Rebuilding Place in the Urban Space

"A community’s physical form, rather than its land uses, is its most intrinsic and enduring characteristic." [Katz, EPA] This blog focuses on place and placemaking and all that makes it work--historic preservation, urban design, transportation, asset-based community development, arts & cultural development, commercial district revitalization, tourism & destination development, and quality of life advocacy--along with doses of civic engagement and good governance watchdogging.

Monday, April 09, 2007

Historic Preservation and Displacement

On the H-URBAN list, it was written:

A student of mine is interested in exploring whether historic preservation strategies have been or could be deployed in urban settings in ways that do not promote displacement. In particular, I've asked her to pay close attention to tenants, single individuals, and people whose earnings fall below the poverty level.

My response:

The answer to this question requires more nuance than I find in its construction. The answer lies at a more micro level, dependent upon the particulars of specific regional markets and the communities therein, whether or not the broad regional real estate market is strong or weak, and then must focus on particular neighborhoods, presumably in the center city. (Even weak markets have strong submarkets, and vice versa.)

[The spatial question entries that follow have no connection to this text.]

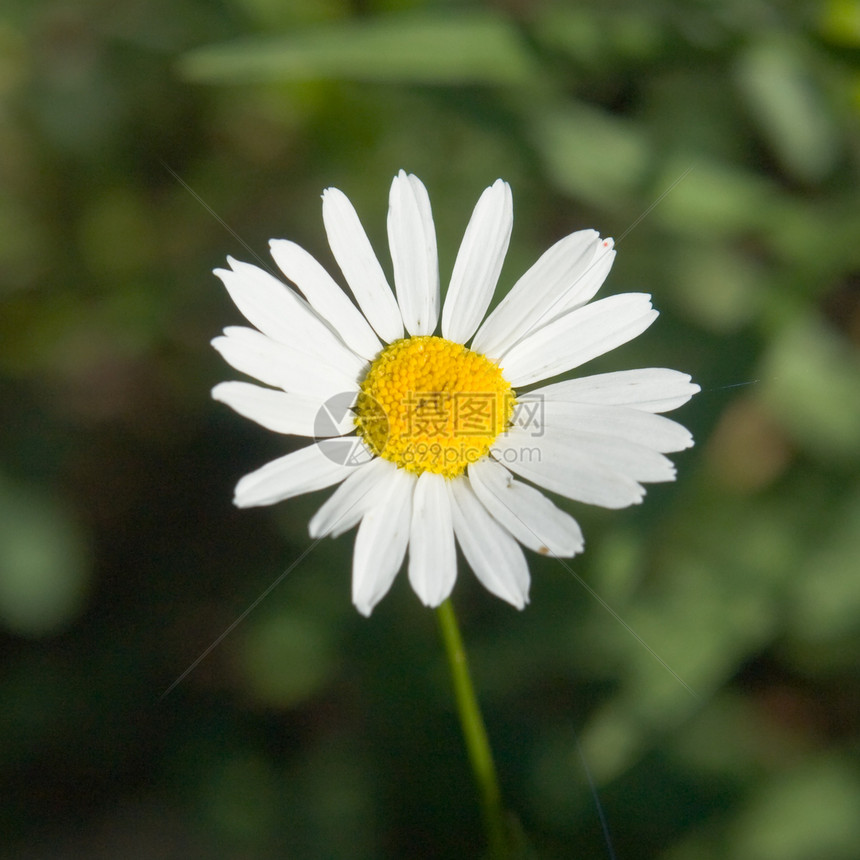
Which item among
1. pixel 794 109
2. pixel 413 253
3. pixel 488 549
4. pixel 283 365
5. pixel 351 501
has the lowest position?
pixel 488 549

Depending of the nature of the market, similar policies have wildly varying impacts, say in a strong real estate market like DC compared to a weak real estate market like Pittsburgh, where very large brick rowhouses can be purchased in the Lawrenceville District for significantly less than $100,000. In Pittsburgh you're trying to build demand regardless, in DC slake it--at least in terms of preserving affordable housing for those of limited means.

Furthermore, historic preservationists also don't tend to be broader policy analysts and activists and would need to wed themselves to a variety of non-historic preservation policies:

1. property tax assessment methodologies;
2. land tenure systems such as the community land trusts you mention and cooperatives,
3. diversity of housing types (and housing sizes),
4. Social housing production strategies
5. Production, development, and portfolio investment to keep housing permanently low cost, although this means rental and puts limits on a low income household's ability to create wealth through housing ownership and appreciation;
6. revolving funds to support maintenance needs for those where maintaining a house to historic standards poses financial hardship (although increasing the long term value of the house as part of the household's wealth portfolio).

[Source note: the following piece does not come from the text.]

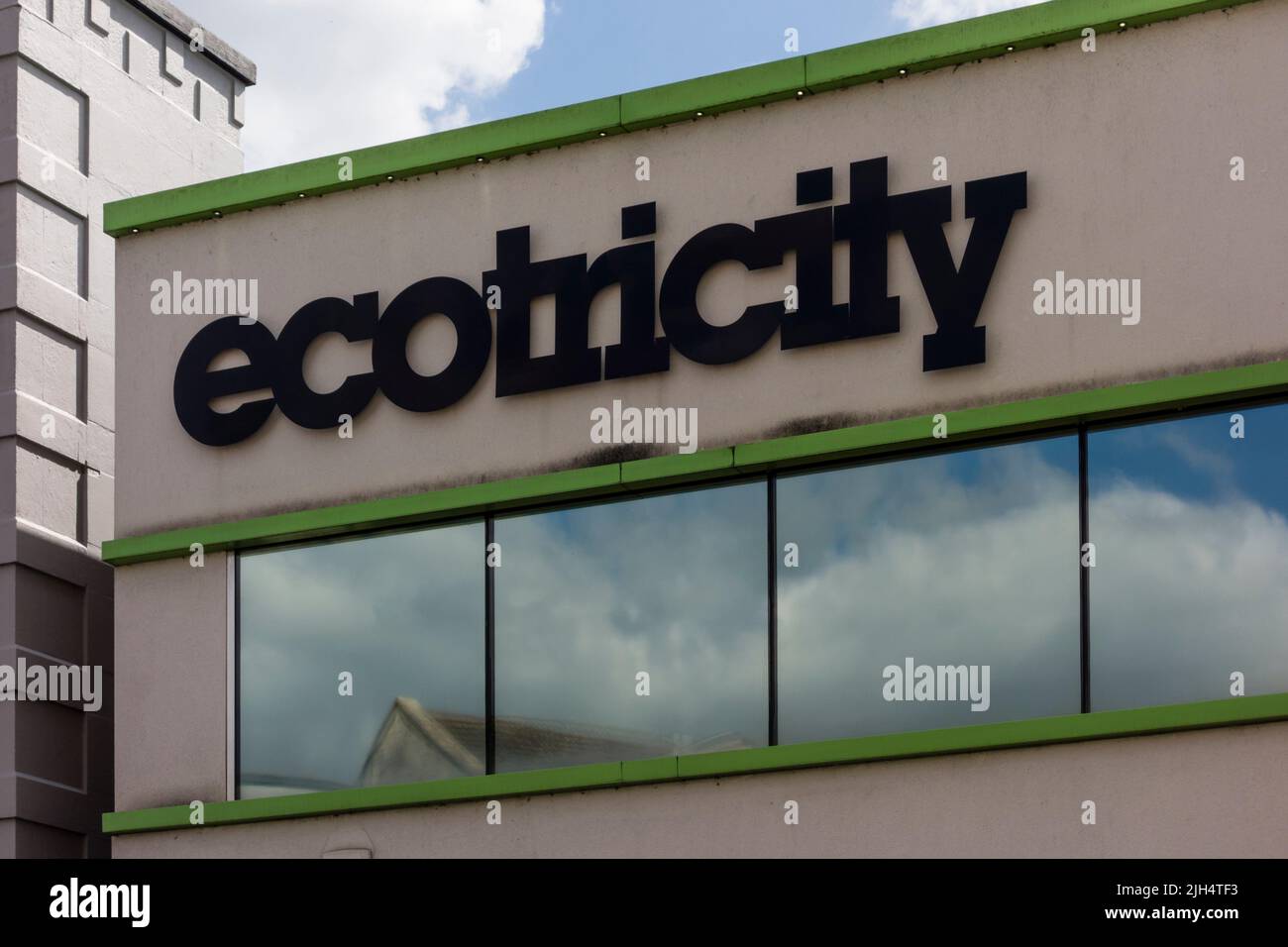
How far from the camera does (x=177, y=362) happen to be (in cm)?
1847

Cf. Donovan Rypkema's piece, Historic Preservation and Affordable Housing: The Missed Connection. Rypkema makes the point like Jane Jacobs' about the need for a large stock of old buildings. The nature of housing construction means that new housing can't be inexpensive without massive subsidy. Therefore, tearing down historic buildings is counter productive in terms of retaining relatively low cost housing.

cf. "Gentrification and Resistance in New York City," By Kathe Newman and Elvin Wyly. Shelterforce, Issue #142, July/August 2005. Abstract: three recent studies imply that gentrification does not cause displacement. Not so, contend our authors, and they show what it takes to help people stay when the community improves.

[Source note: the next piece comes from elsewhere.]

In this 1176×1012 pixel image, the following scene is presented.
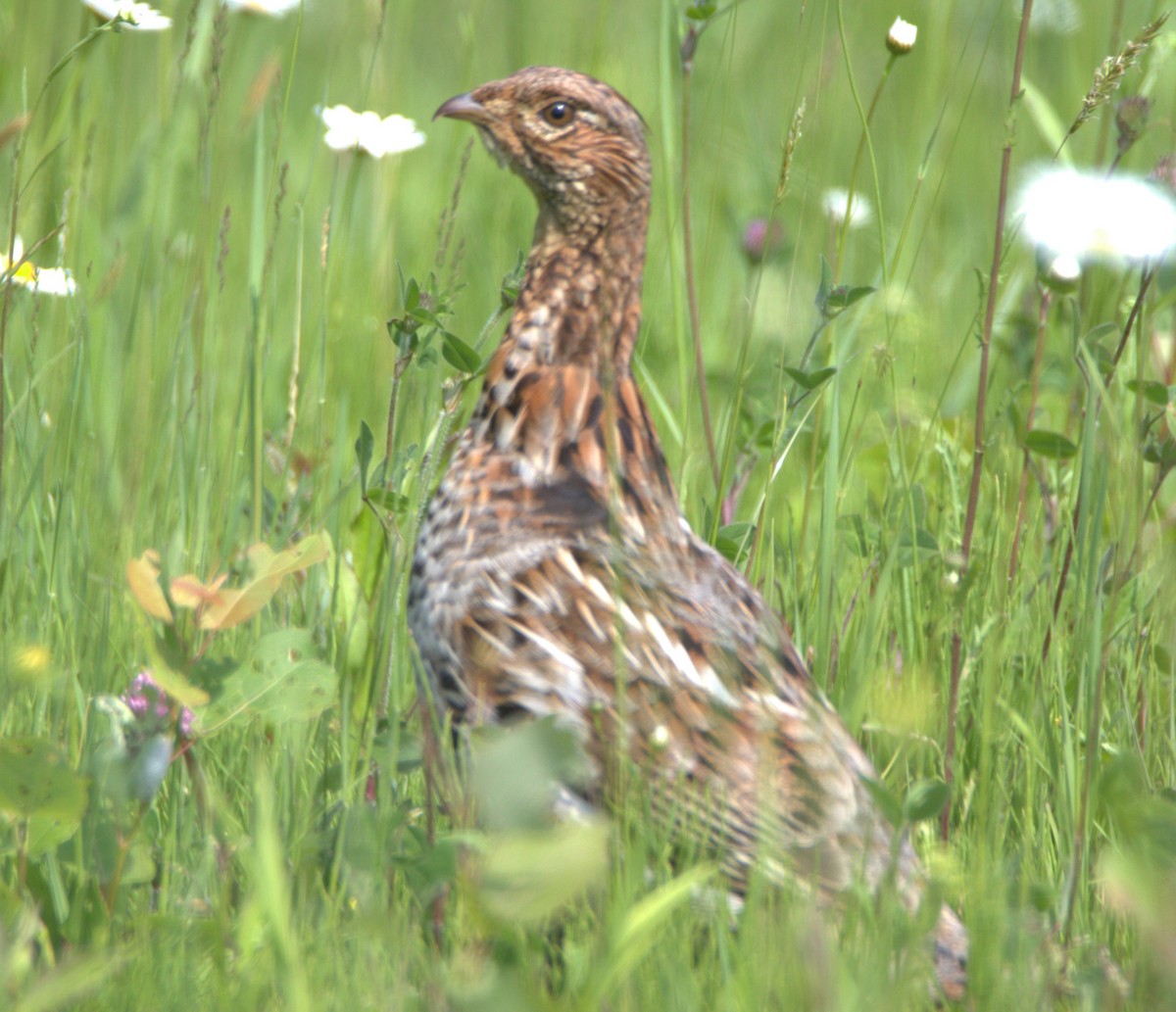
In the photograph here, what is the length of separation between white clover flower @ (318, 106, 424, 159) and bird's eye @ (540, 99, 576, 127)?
78 cm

One of the most important policy proscriptions to reduce displacement is to change the process of frequent reassessment of properties for property taz assessment purposes. This has an extranormal negative impact on people of limited financial means, and those where the historic basis in a property is quite low. Rolf Goetze discussed this in Understanding Neighborhood Change: The role of expectations in urban revitalization, published in 1979, and it is close to 30 years later. To understand these issues in all their nuances, Goetze's work is some of the best.

(See Building Neighborhood Confidence, published in 1976, and "The Dynamics of Neighborhoods: A Fresh Approach to Understanding Housing and Neighborhood Change" by Goetze and Colton, Journal of the American Planning Association, 1980--which summarizes the two books.)

The kind of broader housing policy you suggest, i.e., "Has any group ever successfully restored a single-room occupancy hotel, "workingman's hotel" or flophouse with the intent of providing housing for impoverished individuals?," is intriguing and something I have raised from time to time in DC, to no avail. Most housing activists have a short range of policy proscriptions in mind, inclusionary zoning being the primary tool. I was amazed to see at least one SRO on the border of two upscale neighborhoods in Portland, Oregon, and very convenient to the PGE Park light rail station besides. We have no SROs in the center city of Washington.

I used to "joke" in the context of neighborhood zoning reviews, that various condo and other multiunit buildings going up downtown could include SRO housing on a floor, or take Section 8 vouchers. But I never got any traction.

Just like historic preservationists need to look more broadly beyond preservation to best position their issues and react to concerns about displacement, I would argue that few housing advocacy organizations offer much in the way of a comprehensive housing policy that can be effective in strong real estate markets and/or strong real estate submarkets, especially in the center cities. The Shelterforce article is a start, and New York City one of the best examples in the U.S. of a close to comprehensive policy (despite the recent sales of many large housing developments).

A recent issue of the Boston Globe reviews three current books on gentrification-center city issues.